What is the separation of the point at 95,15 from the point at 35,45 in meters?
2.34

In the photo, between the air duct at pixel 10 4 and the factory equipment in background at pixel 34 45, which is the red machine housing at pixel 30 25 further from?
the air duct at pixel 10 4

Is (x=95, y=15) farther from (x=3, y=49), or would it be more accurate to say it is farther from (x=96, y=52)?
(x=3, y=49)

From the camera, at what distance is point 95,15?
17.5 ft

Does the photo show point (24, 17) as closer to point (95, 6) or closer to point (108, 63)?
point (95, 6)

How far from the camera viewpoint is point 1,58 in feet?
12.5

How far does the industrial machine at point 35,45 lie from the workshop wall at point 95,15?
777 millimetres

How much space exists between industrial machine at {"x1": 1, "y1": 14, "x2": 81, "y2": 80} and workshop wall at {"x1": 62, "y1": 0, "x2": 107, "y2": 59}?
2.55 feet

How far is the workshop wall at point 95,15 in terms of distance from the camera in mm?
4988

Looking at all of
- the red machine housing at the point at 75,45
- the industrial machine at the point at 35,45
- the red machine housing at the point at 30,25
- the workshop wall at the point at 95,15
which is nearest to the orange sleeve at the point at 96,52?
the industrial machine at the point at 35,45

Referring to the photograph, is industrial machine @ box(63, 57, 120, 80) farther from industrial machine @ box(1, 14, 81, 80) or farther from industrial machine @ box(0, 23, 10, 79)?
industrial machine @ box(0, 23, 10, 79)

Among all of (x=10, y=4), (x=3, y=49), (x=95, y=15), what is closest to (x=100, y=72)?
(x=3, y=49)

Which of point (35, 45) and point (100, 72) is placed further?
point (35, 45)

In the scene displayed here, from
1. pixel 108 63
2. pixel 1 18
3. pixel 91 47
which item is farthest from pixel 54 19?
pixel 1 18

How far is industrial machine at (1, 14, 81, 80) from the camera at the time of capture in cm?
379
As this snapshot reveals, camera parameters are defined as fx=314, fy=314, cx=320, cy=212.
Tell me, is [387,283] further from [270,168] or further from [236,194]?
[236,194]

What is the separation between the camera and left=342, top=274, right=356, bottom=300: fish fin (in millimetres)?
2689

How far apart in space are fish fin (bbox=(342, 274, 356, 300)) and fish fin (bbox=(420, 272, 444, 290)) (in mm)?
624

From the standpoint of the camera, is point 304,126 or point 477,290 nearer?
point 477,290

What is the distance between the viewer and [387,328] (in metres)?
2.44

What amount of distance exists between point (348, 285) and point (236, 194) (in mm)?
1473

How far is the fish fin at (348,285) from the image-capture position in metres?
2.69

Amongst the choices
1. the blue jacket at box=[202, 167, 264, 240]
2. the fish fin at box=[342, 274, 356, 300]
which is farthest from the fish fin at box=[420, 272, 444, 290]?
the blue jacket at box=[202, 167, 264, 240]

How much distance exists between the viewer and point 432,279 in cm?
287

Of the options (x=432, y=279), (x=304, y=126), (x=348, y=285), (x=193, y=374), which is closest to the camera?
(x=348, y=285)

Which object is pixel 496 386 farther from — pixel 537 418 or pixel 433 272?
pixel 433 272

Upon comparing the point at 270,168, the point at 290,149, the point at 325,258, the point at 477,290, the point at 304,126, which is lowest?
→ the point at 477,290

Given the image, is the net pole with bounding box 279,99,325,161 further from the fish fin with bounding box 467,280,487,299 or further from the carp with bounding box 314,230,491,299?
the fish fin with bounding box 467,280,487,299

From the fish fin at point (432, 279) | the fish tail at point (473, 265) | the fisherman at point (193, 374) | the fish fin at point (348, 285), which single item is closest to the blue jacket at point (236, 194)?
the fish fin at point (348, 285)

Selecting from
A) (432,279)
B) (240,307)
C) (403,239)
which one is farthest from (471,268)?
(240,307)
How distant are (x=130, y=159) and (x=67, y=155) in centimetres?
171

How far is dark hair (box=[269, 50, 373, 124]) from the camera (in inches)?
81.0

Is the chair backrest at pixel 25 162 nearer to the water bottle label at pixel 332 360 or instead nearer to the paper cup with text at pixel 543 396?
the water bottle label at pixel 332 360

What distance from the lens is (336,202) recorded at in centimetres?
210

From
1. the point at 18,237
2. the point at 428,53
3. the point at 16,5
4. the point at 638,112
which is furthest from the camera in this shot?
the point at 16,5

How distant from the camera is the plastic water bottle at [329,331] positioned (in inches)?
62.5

- **Exercise requirements**:
Transcribe each entry exactly.

- **Exercise solution**:
What is the separation of the point at 95,15 from the point at 35,45 in meters?
2.34

In the photo, between the air duct at pixel 10 4 and the factory equipment in background at pixel 34 45, which is the red machine housing at pixel 30 25 further from?
the air duct at pixel 10 4

Is (x=95, y=15) farther from (x=3, y=49), or would it be more accurate to say it is farther from (x=96, y=52)?
(x=3, y=49)

From the camera, at what distance is point 95,15?
17.5 ft

Does the photo show point (24, 17) as closer to point (95, 6) or closer to point (108, 63)?
point (95, 6)

How far from the camera viewpoint is point 1,58 in feet?
12.5

How far does the industrial machine at point 35,45 lie from the workshop wall at point 95,15?
777 millimetres

How much space exists between industrial machine at {"x1": 1, "y1": 14, "x2": 81, "y2": 80} and workshop wall at {"x1": 62, "y1": 0, "x2": 107, "y2": 59}?
2.55 feet

How far is the workshop wall at point 95,15 in terms of distance from the camera in mm?
4988

Looking at all of
- the red machine housing at the point at 75,45
- the industrial machine at the point at 35,45
- the red machine housing at the point at 30,25
- the workshop wall at the point at 95,15
which is nearest to the orange sleeve at the point at 96,52?
the industrial machine at the point at 35,45

Referring to the photograph, is industrial machine @ box(63, 57, 120, 80) farther from industrial machine @ box(1, 14, 81, 80) or farther from industrial machine @ box(0, 23, 10, 79)?
industrial machine @ box(0, 23, 10, 79)

Among all of (x=10, y=4), (x=3, y=49), (x=95, y=15), what is closest to (x=100, y=72)?
(x=3, y=49)

Which of point (35, 45) and point (100, 72) is placed further?
point (35, 45)

In the scene displayed here, from
1. pixel 108 63
2. pixel 1 18
3. pixel 91 47
which item is farthest from pixel 54 19?
pixel 1 18

How far is industrial machine at (1, 14, 81, 80) from the camera at the time of capture in cm?
379
As this snapshot reveals, camera parameters are defined as fx=314, fy=314, cx=320, cy=212.
Tell me, is [387,283] further from [270,168] or further from [236,194]?
[236,194]

What is the separation between the camera and left=342, top=274, right=356, bottom=300: fish fin (in millimetres)?
2689

How far apart in space are fish fin (bbox=(342, 274, 356, 300)) and fish fin (bbox=(420, 272, 444, 290)) (in mm)?
624

From the standpoint of the camera, is point 304,126 or point 477,290 nearer?
point 477,290

What is the distance between the viewer and [387,328] (in metres)?
2.44

What amount of distance exists between point (348, 285) and point (236, 194) (in mm)?
1473

How far is the fish fin at (348,285) from the image-capture position in metres?
2.69

Amongst the choices
1. the blue jacket at box=[202, 167, 264, 240]
2. the fish fin at box=[342, 274, 356, 300]
which is farthest from the fish fin at box=[420, 272, 444, 290]?
the blue jacket at box=[202, 167, 264, 240]

How much distance exists between the viewer and point 432,279 in cm?
287

Of the options (x=432, y=279), (x=304, y=126), (x=348, y=285), (x=193, y=374), which is closest to the camera?
(x=348, y=285)

Which object is pixel 496 386 farther from — pixel 537 418 or pixel 433 272?
pixel 433 272

Upon comparing the point at 270,168, the point at 290,149, the point at 325,258, the point at 477,290, the point at 304,126, which is lowest?
→ the point at 477,290

Given the image, is the net pole with bounding box 279,99,325,161 further from the fish fin with bounding box 467,280,487,299 or further from the carp with bounding box 314,230,491,299?
the fish fin with bounding box 467,280,487,299

From the fish fin at point (432, 279) | the fish tail at point (473, 265) | the fisherman at point (193, 374) | the fish fin at point (348, 285), which single item is closest to the blue jacket at point (236, 194)?
the fish fin at point (348, 285)

Selecting from
A) (432,279)
B) (240,307)
C) (403,239)
which one is farthest from (471,268)?
(240,307)
How distant are (x=130, y=159) and (x=67, y=155) in centimetres?
171

How far is dark hair (box=[269, 50, 373, 124]) from the camera (in inches)?
81.0

Is the chair backrest at pixel 25 162 nearer to the water bottle label at pixel 332 360 or instead nearer to the paper cup with text at pixel 543 396?
the water bottle label at pixel 332 360

What distance from the lens is (336,202) recorded at in centimetres?
210

From
1. the point at 18,237
2. the point at 428,53
3. the point at 16,5
4. the point at 638,112
which is furthest from the camera in this shot?
the point at 16,5

How distant from the camera is the plastic water bottle at [329,331] positioned (in inches)?
62.5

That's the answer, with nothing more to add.